Nous mettons tout d’abord en œuvre les dispositifs légaux.
•    Dans le cadre du dispositif AGIRA 1, qui a instauré un guichet unique centralisant les demandes d’éventuels bénéficiaires d’une assurance vie, nous identifions les assurés décédés suite à l’interrogation d’un bénéficiaire. 
•    Dans le cadre du dispositif AGIRA 2, qui prévoit l’obligation pour les assureurs de vérifier que leurs assurés ne sont pas décédés, nous soumettons mensuellement au répertoire national d’identification des personnes physiques (RNIPP) qui recense les décès depuis 1970, les portefeuilles de contrats concernés afin de vérifier les potentiels décès.

Ensuite, nous prenons toutes les précautions pour vérifier qu’il s’agit bien du décès d’un assuré Generali et rechercher ses bénéficiaires ou ayants-droits. Plusieurs moyens sont mis en œuvre par notre équipe dédiée. 
•    Nous commençons par des recherches sur internet.
•    Si celles-ci ne portent pas fruit, nous contactons les mairies, les notaires chargés de la succession, les pompes funèbres, les commerciaux et apporteurs, ou encore les employeurs dans le cadre de contrats collectifs. 
•    Quand tous ces moyens ne suffisent pas à retrouver le bénéficiaire et ses coordonnées, nous avons alors recours à des enquêteurs ou à des organismes data.

Nous avons également mis en place des formations et des actions de prévention afin de limiter les futurs cas de déshérence. »

Quelques conseils pour prévenir ces cas de déshérence ? 

« Nous conseillons à nos assurés de ne pas oublier de modifier la clause bénéficiaire de leur contrat suite à un événement important : mariage, naissance, divorce… La personne nommée doit être désignée de manière précise : nom, prénom, date de naissance, adresse a minima.
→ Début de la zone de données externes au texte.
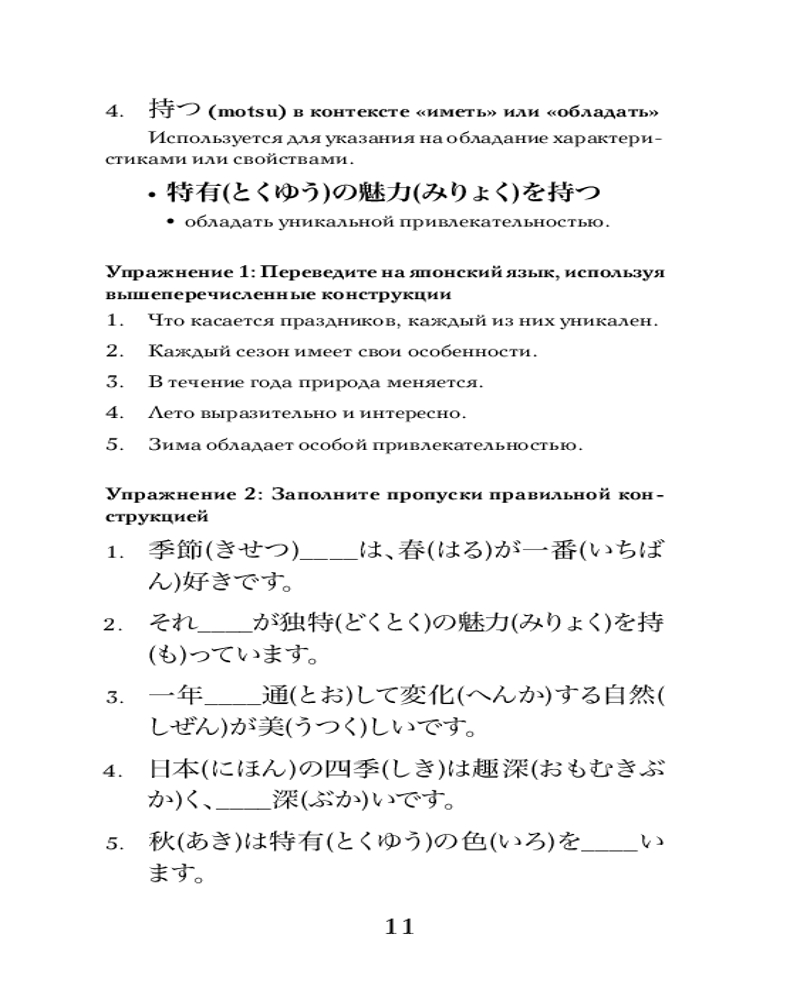 4. 持つ (motsu) в контексте «иметь» или «обладать»

Используется для указания на обладание характеристиками или свойствами.

• 特有(とくゆう)の魅力(みりょく)を持つ
  • обладать уникальной привлекательностью.

Упражнение 1: Переведите на японский язык, используя вышеперечисленные конструкции

1. Что касается праздников, каждый из них уникален.
2. Каждый сезон имеет свои особенности.
3. В течение года природа меняется.
4. Лето выразительно и интересно.
5. Зима обладает особой привлекательностью.

Упражнение 2: Заполните пропуски правильной конструкцией

1. 季節(きせつ)____は、春(はる)が一番(いちばん)好きです。
2. それ____が独特(どくとく)の魅力(みりょく)を持(も)っています。
3. 一年____通(とお)して変化(へんか)する自然(しぜん)が美(うつく)しいです。
4. 日本(にほん)の四季(しき)は趣深(おもむきぶか)く、____深(ぶか)いです。
5. 秋(あき)は特有(とくゆう)の色(いろ)を____います。

11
Ils doivent également penser à mettre à jour leurs coordonnées et celles de leurs bénéficiaires en cas de déménagement. 

En résumé, il est important de faire en sorte que nous puissions les suivre eux ou leurs bénéficiaires. »

Les informations contenues dans cet article sont purement indicatives et ne revêtent aucun caractère contractuel. Elles ne prétendent pas à l'exhaustivité, ne constituent pas un conseil à l’Internaute et ne sauraient engager la responsabilité de l’Assureur.